_Passage_

CSGO team analysis with Python and Pandas part 01

Thibaut Cordenier
5 min readFeb 25, 2020

With IEM Katowice’s final showdown coming in this week end, I thought this could be a nice opportunity to examine one of the key components of the esports scene : Counter Strike Global Offensive.

You can find all the different parts in the github repository link and the Jupyter Notebook for this part here.

Part 01 : fetching datas

Importing librairies

import os, os.path
from datetime import date
import pandas as pd
from pandas.io.json import json_normalize
import numpy as np
import matplotlib.pyplot as plt
%matplotlib inline
import matplotlib.dates as mdates

from tqdm import tqdm, tqdm_notebook
import requests
import json
import re

Preparing the request to the API

https://liquipedia.net/counterstrike/Main_Page hosts lots of informations about Counter Strike : teams, tournaments, players, hosts.

We’ll gather them with the help of its API. You can see the help page here and terms of use here. :

Since we are interested in teams performance, social media presence and the names of their sponsors we will fetch all categories that are related to this subjects. Which leads to this arguments that we will store in a variable called “attributes”.

attributes  = ["?Has name",
"?Is active","?Was created",
"?Was disbanded", "?Has earnings",
"?Has location","?Has region",
"?Has sponsor",
"?Has earnings in 2012",
"?Has earnings in 2013",
"?Has earnings in 2014",
"?Has earnings in 2015",
"?Has earnings in 2016",
"?Has earnings in 2017",
"?Has earnings in 2018",
"?Has earnings in 2019",
"?Has site",
"?Has twitter",
"?Has twitch stream",
"?Has instagram",
"?Has facebook",
"?Has youtube channel",
"?Has faceit profile",
"?Has vk",
"?Has esea id",
"?Has steam profile"]

Since these arguments require a “|” to separate them, we will add it with list comprehension and then regroup all the list elements in one single item ready to be passed in our next request.

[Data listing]
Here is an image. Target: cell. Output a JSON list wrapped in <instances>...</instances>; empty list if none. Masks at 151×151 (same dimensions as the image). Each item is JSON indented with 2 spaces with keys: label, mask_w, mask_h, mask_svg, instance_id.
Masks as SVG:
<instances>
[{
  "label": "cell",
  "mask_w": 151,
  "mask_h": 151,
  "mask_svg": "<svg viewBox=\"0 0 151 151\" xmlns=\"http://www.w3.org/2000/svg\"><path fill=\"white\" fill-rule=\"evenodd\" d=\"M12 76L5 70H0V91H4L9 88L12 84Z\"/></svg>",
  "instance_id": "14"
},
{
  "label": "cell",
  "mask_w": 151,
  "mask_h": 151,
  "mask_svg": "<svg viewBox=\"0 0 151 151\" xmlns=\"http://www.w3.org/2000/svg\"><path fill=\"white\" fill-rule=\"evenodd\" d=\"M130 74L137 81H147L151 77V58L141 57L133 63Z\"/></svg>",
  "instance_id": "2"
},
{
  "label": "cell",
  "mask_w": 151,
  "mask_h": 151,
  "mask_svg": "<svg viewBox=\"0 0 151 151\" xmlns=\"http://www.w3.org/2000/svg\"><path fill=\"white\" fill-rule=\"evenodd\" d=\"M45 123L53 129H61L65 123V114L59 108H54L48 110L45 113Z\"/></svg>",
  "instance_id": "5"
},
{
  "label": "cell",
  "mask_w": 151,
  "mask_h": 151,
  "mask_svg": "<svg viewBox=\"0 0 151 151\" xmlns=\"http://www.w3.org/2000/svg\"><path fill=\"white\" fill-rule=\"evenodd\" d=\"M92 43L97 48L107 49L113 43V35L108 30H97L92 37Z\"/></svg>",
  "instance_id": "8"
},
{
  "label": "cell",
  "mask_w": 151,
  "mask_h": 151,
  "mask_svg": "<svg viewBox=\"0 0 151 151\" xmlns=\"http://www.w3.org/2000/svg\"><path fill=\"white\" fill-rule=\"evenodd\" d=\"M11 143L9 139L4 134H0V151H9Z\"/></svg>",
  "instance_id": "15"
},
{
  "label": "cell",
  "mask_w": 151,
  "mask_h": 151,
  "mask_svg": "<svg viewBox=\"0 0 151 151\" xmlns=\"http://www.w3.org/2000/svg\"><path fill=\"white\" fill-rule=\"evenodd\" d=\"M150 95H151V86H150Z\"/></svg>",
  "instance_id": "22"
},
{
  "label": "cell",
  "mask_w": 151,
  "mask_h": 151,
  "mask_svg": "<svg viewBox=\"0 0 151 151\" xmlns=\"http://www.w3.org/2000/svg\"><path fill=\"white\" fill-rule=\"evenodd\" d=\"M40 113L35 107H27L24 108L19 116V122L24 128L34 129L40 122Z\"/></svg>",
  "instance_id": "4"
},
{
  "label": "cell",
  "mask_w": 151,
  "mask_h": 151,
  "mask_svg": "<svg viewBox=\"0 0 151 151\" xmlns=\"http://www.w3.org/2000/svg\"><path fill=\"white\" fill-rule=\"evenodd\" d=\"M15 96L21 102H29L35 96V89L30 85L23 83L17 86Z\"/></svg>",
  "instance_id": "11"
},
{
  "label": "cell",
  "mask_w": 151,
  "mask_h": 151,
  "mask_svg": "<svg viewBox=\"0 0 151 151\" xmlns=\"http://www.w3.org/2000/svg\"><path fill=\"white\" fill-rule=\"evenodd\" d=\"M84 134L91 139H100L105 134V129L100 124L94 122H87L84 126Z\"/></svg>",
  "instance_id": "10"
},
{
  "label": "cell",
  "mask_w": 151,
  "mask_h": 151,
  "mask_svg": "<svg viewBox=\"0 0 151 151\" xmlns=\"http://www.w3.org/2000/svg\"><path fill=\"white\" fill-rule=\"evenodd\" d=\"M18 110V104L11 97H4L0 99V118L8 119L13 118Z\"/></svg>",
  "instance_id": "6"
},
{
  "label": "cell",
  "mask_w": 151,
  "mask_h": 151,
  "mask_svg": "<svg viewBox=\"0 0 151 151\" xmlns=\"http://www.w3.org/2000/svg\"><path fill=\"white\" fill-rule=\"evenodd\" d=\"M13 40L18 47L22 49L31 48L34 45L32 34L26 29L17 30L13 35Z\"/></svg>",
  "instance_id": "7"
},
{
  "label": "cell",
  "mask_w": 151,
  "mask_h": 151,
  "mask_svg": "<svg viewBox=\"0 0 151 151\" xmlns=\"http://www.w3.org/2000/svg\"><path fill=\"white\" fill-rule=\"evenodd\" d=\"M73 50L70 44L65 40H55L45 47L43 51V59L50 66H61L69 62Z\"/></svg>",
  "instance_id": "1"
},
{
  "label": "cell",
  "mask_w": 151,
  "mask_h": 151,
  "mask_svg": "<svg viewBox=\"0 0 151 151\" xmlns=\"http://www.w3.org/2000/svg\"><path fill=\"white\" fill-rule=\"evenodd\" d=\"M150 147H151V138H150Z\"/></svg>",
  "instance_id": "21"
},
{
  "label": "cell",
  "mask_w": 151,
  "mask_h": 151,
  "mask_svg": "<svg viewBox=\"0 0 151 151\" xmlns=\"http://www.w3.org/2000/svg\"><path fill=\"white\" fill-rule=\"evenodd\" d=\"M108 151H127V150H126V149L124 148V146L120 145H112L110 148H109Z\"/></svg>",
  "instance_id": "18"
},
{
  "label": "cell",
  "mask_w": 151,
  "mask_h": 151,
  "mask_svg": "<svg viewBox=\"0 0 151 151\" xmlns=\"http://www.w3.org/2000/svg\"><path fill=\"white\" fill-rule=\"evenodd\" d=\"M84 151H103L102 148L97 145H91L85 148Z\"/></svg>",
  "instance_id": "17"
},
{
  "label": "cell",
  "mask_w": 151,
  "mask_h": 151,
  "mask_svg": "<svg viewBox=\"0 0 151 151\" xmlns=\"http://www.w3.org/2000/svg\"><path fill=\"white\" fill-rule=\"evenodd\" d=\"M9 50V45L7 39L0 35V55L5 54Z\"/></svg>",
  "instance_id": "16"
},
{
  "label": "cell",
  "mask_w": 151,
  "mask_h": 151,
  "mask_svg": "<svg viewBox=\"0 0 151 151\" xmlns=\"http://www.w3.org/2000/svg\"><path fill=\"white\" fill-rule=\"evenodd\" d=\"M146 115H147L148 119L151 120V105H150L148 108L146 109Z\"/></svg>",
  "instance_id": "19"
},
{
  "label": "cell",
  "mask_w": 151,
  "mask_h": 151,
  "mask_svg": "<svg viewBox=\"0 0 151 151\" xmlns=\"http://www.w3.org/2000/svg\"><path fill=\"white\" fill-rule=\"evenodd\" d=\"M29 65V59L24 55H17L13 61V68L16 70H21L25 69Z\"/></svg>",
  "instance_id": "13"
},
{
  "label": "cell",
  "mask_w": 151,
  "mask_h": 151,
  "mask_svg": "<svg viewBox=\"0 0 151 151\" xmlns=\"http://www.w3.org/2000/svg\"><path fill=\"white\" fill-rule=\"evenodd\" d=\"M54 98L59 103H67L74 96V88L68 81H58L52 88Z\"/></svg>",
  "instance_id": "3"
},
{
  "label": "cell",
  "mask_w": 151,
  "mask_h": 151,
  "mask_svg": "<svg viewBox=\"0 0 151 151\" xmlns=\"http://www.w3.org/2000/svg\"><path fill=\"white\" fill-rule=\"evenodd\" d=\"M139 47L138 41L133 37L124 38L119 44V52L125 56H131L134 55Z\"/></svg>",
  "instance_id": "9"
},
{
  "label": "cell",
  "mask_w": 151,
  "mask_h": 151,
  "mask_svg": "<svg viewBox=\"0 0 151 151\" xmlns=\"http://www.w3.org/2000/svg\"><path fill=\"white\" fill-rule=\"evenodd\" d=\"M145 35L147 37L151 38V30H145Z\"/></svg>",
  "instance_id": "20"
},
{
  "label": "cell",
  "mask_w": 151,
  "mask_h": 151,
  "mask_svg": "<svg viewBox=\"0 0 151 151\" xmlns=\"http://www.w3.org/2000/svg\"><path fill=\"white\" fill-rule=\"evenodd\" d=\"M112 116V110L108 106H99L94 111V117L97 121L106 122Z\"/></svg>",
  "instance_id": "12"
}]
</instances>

_What is asked_
**1.** Reproduce everything in the CSGO analysis article from "Thibaut Cordenier" down to "Strike Global Offensive.".
**2.** In the CSGO analysis article, what is the name of the variable that stores the arguments for the API request?
**3.** List every year that has its own earnings entry in the attributes of the CSGO analysis article.

_Results by task_
**1.**
Thibaut Cordenier
5 min readFeb 25, 2020

With IEM Katowice’s final showdown coming in this week end, I thought this could be a nice opportunity to examine one of the key components of the esports scene : Counter Strike Global Offensive.

**2.** attributes

**3.** 2012, 2013, 2014, 2015, 2016, 2017, 2018, 2019